### TASK STATEMENT
Please return exactly the lines from the one containing "Given this setup, evaluate" through the end of the records, including both.

◇ ◇ ◇ ◇

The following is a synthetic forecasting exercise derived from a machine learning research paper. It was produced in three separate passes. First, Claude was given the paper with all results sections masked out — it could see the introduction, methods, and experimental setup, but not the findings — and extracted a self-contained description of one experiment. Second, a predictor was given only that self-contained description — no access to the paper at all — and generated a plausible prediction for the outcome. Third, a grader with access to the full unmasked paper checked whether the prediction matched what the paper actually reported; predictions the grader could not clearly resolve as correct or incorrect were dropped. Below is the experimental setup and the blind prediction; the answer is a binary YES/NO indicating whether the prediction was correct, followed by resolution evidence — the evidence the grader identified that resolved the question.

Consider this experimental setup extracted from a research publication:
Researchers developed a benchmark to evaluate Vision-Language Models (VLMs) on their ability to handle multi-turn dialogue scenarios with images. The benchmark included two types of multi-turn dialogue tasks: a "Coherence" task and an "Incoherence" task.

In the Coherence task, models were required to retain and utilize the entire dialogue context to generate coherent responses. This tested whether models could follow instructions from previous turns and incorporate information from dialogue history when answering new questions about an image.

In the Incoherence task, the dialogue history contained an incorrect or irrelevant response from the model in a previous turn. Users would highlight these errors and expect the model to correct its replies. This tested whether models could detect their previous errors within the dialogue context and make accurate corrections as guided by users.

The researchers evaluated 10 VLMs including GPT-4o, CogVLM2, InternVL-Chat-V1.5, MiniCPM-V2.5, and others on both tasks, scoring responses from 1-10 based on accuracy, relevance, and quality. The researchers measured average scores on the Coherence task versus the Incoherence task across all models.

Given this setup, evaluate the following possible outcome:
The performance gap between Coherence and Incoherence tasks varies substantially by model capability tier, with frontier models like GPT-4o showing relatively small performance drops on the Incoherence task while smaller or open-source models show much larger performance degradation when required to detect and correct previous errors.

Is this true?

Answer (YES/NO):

◇ ◇ ◇ ◇

### OUTPUT FOR THIS EXERCISE
Given this setup, evaluate the following possible outcome:
The performance gap between Coherence and Incoherence tasks varies substantially by model capability tier, with frontier models like GPT-4o showing relatively small performance drops on the Incoherence task while smaller or open-source models show much larger performance degradation when required to detect and correct previous errors.

Is this true?

Answer (YES/NO):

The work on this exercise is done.